So generic speaking, it's DIR_ITEM wrong and causing the problem.

But the root reason is still unknown.

What I can see is, the corrupted DIR_ITEM points to an very old inode,
its mtime is back to 2016-09-07.
While the good DIR_ITEM points to newer inode, whose mtime is just
2017-05-02.

But more weird, there should not be two child inodes with the same
filename ("depercated.txt", I assume the sxt one is caused by a memory
bit corruption).

So, any details on the operation with util-linux/deprecated.txt will
help us to locate the root cause in kernel.

Thanks,
Qu


On 2017年07月12日 21:11, Filippe LeMarchand wrote:
Done, files added to same GDrive folder with corresponding names.
If it matters, subvol 4546 is my root filesystem (r/w snapshot created with snapper rollback), and 5134 is its snapshot.

In a letter dated Wednesday, July 12, 2017 15:44:52 MSK user Qu Wenruo wrote:

On 2017年07月12日 19:12, Filippe LeMarchand wrote:
Maybe something wrong in grep happened which skip "(79177" ?
Yes, my bad.
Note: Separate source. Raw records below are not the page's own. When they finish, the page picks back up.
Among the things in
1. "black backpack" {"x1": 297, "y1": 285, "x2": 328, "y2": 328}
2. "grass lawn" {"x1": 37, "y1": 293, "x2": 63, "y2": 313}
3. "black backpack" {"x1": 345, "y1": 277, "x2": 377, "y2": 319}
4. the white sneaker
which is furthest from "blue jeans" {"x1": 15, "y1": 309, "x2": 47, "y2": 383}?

Now I used grep -E "\(79177| 79177" pattern, file on GDrive updated.

It looks much better, thanks.


And btrfs check --mode=lowmem gives this:

checking extents
ERROR: extent[1609877700608, 94208] referencer count mismatch (root: 260, owner: 61720, offset: 6742016) wanted: 2, have: 5
ERROR: extent[1630301675520, 39583744] referencer count mismatch (root: 260, owner: 5847554, offset: 0) wanted: 36, have: 114
ERROR: extent[1658646986752, 10551296] referencer count mismatch (root: 274, owner: 283675, offset: 0) wanted: 2, have: 5
ERROR: extent[1672239132672, 84381696] referencer count mismatch (root: 274, owner: 2521382, offset: 0) wanted: 21, have: 25
ERROR: errors found in extent allocation tree or chunk allocation

Looks much like an exposed lowmem mode bug.
Feel free to ignore these error from extent tree, they are just false
alerts.

checking free space cache
checking fs roots
ERROR: root 4546 DIR_ITEM[79177 54846528] relative INODE_REF missing namelen 14 filename deprecated.sxt filetype 1

The error report is much better than original mode, and that's what I need.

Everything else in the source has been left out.